■ **Work to be completed**
Nothing in the listing should be altered when it is copied, and no picture goes into the copy.

■ **Data extract**

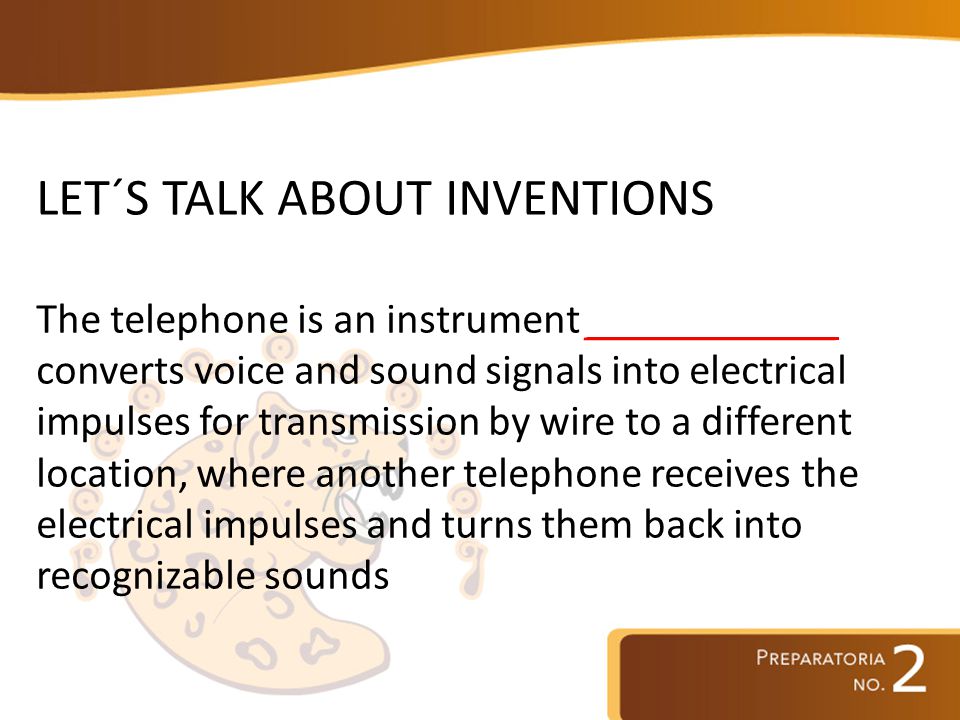 LET´S TALK ABOUT INVENTIONS

The telephone is an instrument ____________ converts voice and sound signals into electrical impulses for transmission by wire to a different location, where another telephone receives the electrical impulses and turns them back into recognizable sounds

PREPARATORIA NO. 2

■ **Problem solution**
 LET´S TALK ABOUT INVENTIONS

The telephone is an instrument ____________ converts voice and sound signals into electrical impulses for transmission by wire to a different location, where another telephone receives the electrical impulses and turns them back into recognizable sounds

PREPARATORIA NO. 2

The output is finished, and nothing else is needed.